Substantial batch effects could be observed through hierarchical clustering by average linkage (Figure S7 in Supplementary Material). Batch correction and adjustment for seizures as a covariate was performed using ComBat on the four pipeline protocols highlighted in Table 2 (Johnson et al., 2007).

Batch correction by ComBat decreased the percentage of variation that could be attributable to batch from ∼25% after transformation and normalization to less than 1% in each of the four pipeline pathways. Scatterplots and IAC calculations indeed showed higher correlation between samples in two separate batches after correction (Figure 2; Figures S25 and 26 in Supplementary Material; Table 3). After the correction step, seizures became the most important predictor of variance in the dataset, but the PVE remained similar before and after correction.

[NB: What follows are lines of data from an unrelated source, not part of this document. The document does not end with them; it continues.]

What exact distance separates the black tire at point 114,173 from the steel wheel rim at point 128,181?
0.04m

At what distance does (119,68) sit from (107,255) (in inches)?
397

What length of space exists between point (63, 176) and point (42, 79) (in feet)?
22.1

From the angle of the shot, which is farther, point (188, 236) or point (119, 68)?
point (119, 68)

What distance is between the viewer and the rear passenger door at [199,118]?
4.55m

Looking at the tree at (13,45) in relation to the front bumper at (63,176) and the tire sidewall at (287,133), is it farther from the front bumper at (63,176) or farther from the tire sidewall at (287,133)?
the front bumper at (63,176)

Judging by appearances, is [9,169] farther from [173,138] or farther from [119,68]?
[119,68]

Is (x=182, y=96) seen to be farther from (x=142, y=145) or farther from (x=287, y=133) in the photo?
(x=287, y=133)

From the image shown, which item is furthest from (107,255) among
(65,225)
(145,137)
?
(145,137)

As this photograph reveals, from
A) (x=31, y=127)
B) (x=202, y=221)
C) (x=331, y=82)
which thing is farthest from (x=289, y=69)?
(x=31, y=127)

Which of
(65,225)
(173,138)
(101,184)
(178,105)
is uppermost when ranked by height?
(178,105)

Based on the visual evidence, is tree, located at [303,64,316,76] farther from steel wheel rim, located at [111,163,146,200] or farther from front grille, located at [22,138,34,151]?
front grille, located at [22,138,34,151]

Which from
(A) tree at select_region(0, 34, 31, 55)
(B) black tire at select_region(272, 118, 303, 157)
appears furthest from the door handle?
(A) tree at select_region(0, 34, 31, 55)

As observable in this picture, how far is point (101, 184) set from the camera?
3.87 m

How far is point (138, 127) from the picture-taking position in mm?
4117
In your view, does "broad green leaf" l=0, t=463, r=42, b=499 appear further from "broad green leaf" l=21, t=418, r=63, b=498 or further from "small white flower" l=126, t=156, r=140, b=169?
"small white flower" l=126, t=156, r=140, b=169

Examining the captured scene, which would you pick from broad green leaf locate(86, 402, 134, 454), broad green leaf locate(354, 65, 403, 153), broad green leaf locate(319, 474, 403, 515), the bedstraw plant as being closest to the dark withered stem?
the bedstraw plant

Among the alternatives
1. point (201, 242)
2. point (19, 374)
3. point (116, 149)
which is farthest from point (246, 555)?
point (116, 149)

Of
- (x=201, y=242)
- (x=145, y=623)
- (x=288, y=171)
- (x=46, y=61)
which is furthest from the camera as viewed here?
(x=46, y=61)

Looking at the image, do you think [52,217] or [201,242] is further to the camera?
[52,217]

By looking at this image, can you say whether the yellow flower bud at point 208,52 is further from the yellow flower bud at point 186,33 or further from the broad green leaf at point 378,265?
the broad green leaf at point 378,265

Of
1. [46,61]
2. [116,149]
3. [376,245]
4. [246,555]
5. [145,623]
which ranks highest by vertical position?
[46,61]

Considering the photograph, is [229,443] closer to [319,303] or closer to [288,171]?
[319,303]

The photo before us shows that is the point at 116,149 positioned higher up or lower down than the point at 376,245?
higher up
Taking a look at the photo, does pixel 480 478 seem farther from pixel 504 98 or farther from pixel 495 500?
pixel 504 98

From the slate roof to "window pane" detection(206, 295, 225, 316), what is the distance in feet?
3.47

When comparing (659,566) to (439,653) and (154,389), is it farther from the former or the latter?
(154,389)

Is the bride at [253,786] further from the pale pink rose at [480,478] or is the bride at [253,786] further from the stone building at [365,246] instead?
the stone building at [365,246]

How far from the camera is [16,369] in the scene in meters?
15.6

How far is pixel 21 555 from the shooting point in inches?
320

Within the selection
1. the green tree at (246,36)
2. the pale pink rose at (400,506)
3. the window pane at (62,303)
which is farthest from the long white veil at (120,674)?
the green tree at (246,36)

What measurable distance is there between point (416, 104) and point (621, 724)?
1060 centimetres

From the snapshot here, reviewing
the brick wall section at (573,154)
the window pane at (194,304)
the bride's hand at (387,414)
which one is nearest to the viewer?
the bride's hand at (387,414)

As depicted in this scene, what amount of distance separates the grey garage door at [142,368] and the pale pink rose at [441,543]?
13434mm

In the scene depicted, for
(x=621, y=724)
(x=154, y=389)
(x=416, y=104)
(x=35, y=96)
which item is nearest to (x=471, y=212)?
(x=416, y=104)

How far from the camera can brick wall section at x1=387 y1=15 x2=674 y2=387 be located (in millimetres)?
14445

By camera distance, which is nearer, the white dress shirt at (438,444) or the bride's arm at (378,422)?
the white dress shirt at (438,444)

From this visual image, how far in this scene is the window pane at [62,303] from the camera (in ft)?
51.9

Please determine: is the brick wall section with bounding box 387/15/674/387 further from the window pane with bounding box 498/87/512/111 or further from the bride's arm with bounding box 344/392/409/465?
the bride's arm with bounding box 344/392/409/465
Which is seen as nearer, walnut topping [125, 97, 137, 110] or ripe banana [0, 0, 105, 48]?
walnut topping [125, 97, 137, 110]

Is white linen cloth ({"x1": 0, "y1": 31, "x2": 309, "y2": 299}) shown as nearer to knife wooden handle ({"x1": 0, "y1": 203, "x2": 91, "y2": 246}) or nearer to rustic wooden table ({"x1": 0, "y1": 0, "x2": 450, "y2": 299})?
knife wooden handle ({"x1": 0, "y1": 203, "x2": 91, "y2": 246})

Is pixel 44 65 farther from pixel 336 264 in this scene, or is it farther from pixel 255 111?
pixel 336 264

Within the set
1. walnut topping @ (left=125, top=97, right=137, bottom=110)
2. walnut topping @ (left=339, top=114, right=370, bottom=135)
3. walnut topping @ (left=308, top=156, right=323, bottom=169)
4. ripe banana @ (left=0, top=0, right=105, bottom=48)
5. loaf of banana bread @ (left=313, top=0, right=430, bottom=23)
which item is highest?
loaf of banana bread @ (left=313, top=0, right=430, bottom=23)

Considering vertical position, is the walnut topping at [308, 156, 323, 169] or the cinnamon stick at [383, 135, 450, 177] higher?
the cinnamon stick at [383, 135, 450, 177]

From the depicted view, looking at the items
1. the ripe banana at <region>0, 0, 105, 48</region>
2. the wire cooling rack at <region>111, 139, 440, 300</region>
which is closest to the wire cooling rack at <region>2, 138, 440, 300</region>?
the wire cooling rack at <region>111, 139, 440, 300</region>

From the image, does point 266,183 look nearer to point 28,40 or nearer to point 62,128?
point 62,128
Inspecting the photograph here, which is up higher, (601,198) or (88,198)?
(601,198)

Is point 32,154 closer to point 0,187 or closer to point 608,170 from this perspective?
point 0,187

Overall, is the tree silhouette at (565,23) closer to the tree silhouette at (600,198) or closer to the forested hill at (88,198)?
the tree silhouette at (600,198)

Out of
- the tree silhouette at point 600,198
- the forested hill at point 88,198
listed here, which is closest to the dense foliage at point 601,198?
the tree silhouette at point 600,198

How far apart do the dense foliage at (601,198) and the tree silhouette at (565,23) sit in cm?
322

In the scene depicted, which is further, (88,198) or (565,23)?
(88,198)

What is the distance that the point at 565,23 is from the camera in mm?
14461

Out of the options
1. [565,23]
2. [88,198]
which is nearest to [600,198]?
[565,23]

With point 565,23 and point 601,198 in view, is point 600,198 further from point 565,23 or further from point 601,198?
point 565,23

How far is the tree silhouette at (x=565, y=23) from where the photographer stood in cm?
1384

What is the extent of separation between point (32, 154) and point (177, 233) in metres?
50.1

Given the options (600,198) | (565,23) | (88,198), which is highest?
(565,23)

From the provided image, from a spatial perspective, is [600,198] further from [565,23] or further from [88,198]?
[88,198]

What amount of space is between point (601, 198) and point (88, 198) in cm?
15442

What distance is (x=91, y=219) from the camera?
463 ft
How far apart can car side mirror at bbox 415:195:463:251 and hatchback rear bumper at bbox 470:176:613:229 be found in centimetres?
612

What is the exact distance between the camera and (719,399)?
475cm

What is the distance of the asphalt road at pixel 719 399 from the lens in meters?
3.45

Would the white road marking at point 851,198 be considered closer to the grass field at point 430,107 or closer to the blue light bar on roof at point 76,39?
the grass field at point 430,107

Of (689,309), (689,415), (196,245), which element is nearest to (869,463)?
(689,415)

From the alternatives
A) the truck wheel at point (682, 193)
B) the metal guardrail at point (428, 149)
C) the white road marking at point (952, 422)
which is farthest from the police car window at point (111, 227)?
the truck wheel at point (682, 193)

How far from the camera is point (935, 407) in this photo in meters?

These results suggested that the use of Combat and appropriate preprocessing can effectively eliminate the potential for artifactual associations between gene expression levels and important covariates.

Based on these results with ComBat and the combination of factors listed above, including the intensity distribution, MDMR analysis, and IACs, we chose the log2–quantile method for our DASL-based brain gene expression dataset. Following these steps, the dataset was ready for probe-based filtering and differential expression analysis in BRB Array Tools, followed by enrichment analysis in the MetaCore software suite (Chow et al., in review).

Discussion

We have described a DASL assay-based gene expression preprocessing analysis and quality control strategy meant to accommodate problems associated with the use of degraded brain samples. The motivation for developing this strategy was to investigate aberrant molecular pathways in the brains of individuals with autism (Chow et al., in review). Preprocessing strategies have important downstream consequences, and should therefore be vetted appropriately. We exploited statistical methods such as MDMR (Zapala and Schork, 2006), the algorithms and procedures described in the lumi analysis package (Du et al., 2008), and mean IAC analysis (Oldham et al., 2008) to quantify and visualize the effects of each of our proposed preprocessing steps. Ultimately, it is crucially important to remove systemic error in microarray-based gene expression studies, so as not to unduly influence inferences made in such studies. The main goal of our preprocessing technique was to produce a clean dataset suitable for downstream differential expression analyses using statistical measures to quantify and visualize the effects of each preprocessing step. An alternate statistical modeling strategy may also be applied to adjust for batch effects and other confounding variables.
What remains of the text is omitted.